# menu pricing... what to do???



## appetitesbg (Mar 15, 2011)

hello, I have started a catering/ personal chef business so i have a few questions... 1. for the catering what is the most effective way to determine menu prices??? 2. for the personal chef, should i offer my clients a menu or just let them tell me what to make??? 3. how do i determine the prices for being a PC, is it per person, per hour, or just a flat rate? and who is responsible for the cost of food?? Any advice is greatly appreciated!!!


----------



## petemccracken (Sep 18, 2008)

Um, what does your business plan say?

What is your competition charging?

Have you really started your business without knowing the answers to these questions?

Do you have all your licenses, permits, tax identification numbers, insurance, and other business essential in place?
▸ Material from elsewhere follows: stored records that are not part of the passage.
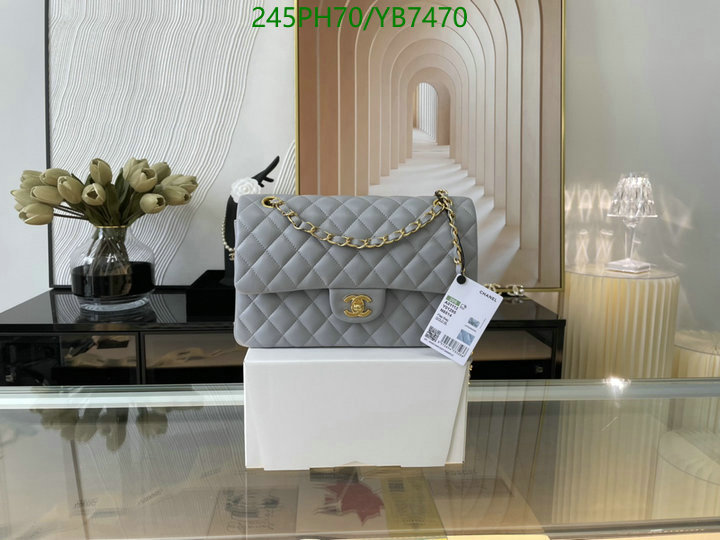 Chanel Bags -(Mirror)-Diagonal-,Code: YB7470,$: 245USD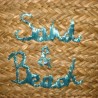 Sac Sand & Beach Bleu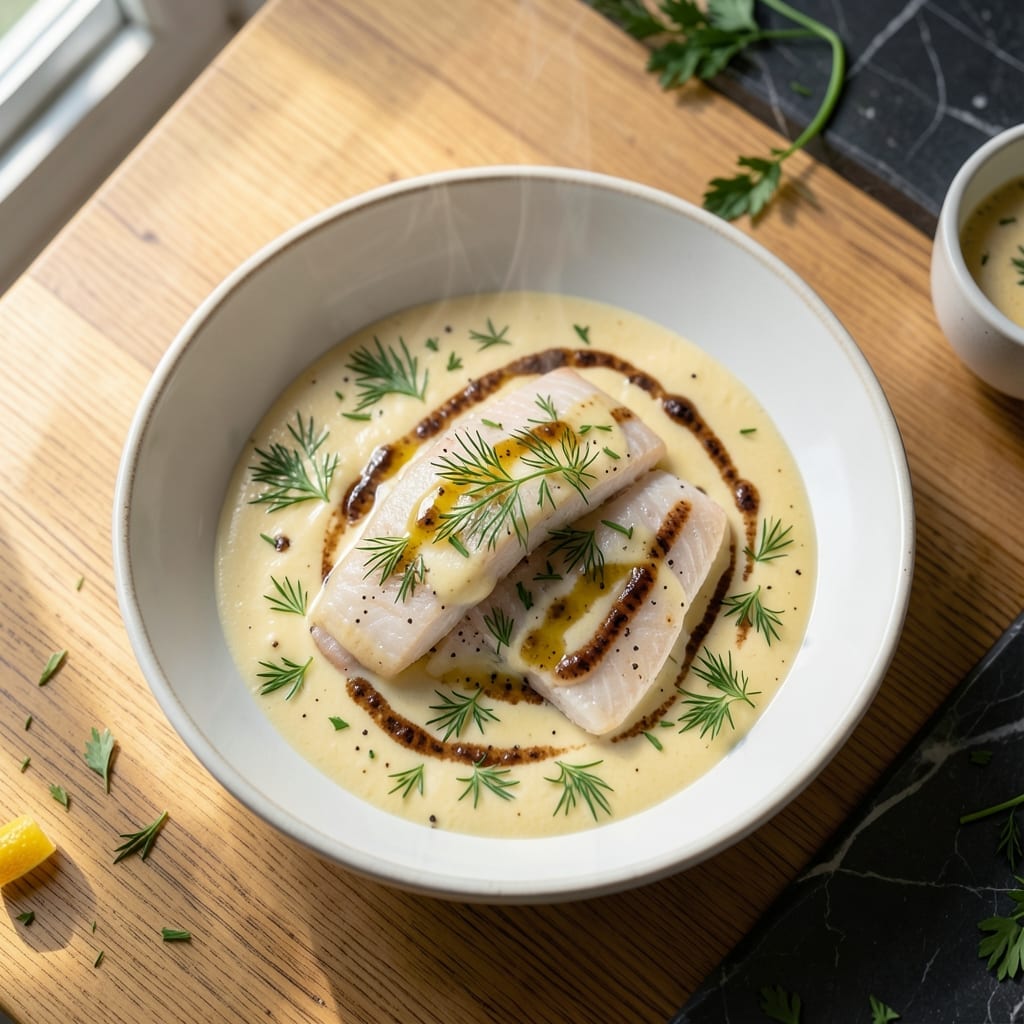 Egg Sauce for Fish Recipe: Zesty Lemon-Herb Accompaniment
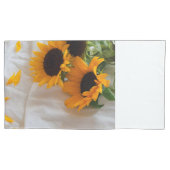 Golden Radiance Pillow Kussensloop (Voorkant-Links)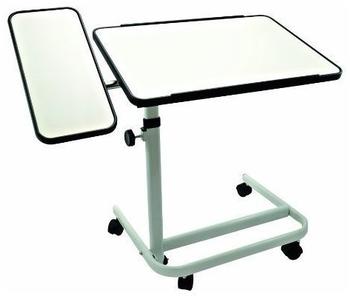Sundo Homecare GmbH BEISTELL-Tisch weiß 2 geteilt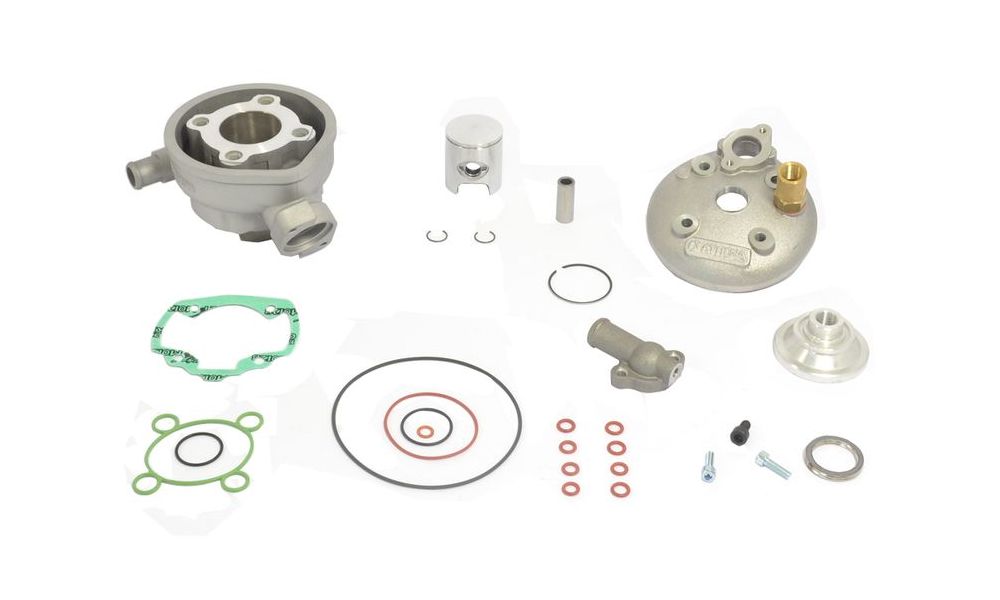 ATHENA CYLINDER KIT STANDARD BORE 50 CC WITH REMOVABLE HEAD PEUGEOT SPEEDF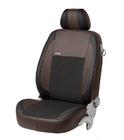 Renault Master 2011-2023 гг. Авточехлы ЭкоКожа+Ткань+Алькантара VIP Elite (Передние) фото 13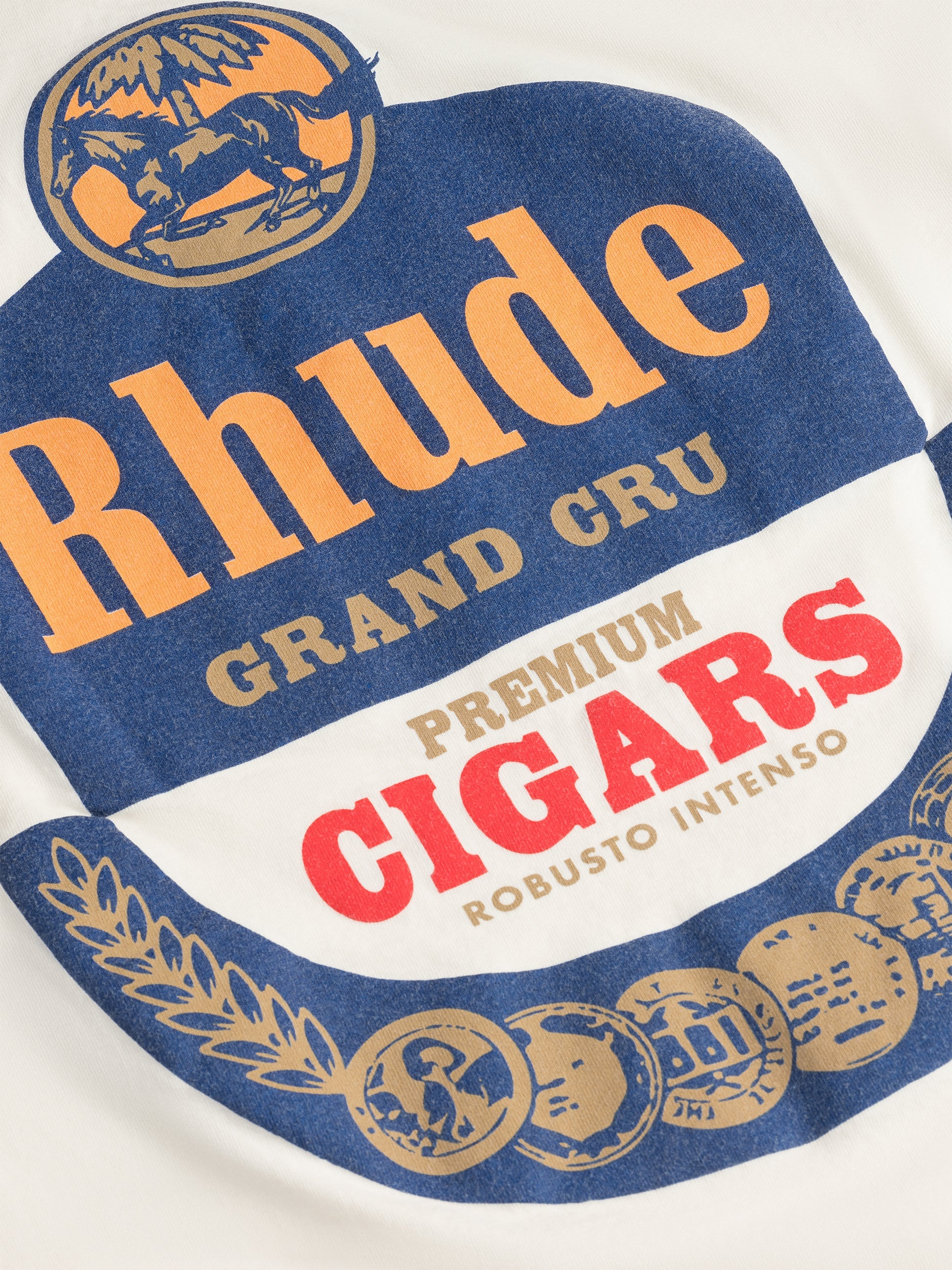 RHUDE GRAND CRU TEE - VTG WHITE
You might want to talk with Candy Wallace, Executive Director at

*American Personal & Private Chef Association*
4572 Delaware Street
San Diego, CA 92116
800-644-8389
619-294-2436
[email protected]

before you go much further in you effforts.


----------



## chefedb (Apr 3, 2010)

If you do not know the answer to these questions, Don't go into the catering  business for your own good. Personel Chef maybe  > Put an hourly value on yourself.


----------



## appetitesbg (Mar 15, 2011)

Im still in progress, i have yet to cater for anyone. these are still the beginning stages which is why i am asking these questions. currently I have a  menu, and a tax identification number. my next step is getting the license/ permit. I believe I am on the right track but this is my first business so constructive advice is important to me. thanks guys, and  I will be contacting Candy Wallace shortly!!!


----------



## petemccracken (Sep 18, 2008)

Food Safety certification i.e. ServSafe, NRFSP, or equivalent

Liability Insurance, at least $2million!

Business license, sale tax permit, etc.


----------



## miss vittles (Jul 26, 2011)

appetite....great question!  and this is just the place to come to get the answers!  im new here, found the site by accident!  i just became an official caterer....and although i dont have a business plan or the answers to all of my questions, i know catering is the thing for me!  my family has a history of caterers and i found this passion in my early 20's...recently decided to get more into it...i love entertaining and "doing all the work"...ive done a few jobs and of course they werent perfect...but they helped me to fix was needed to be fixed...you kind of learn as you go...they didnt bomb at all, and i did make money and the clients were very happy.  but when its all said and done, you know what could have been done different or better...appetite, let me know if youd like to chat more, that would be cool to support and follow each other!


----------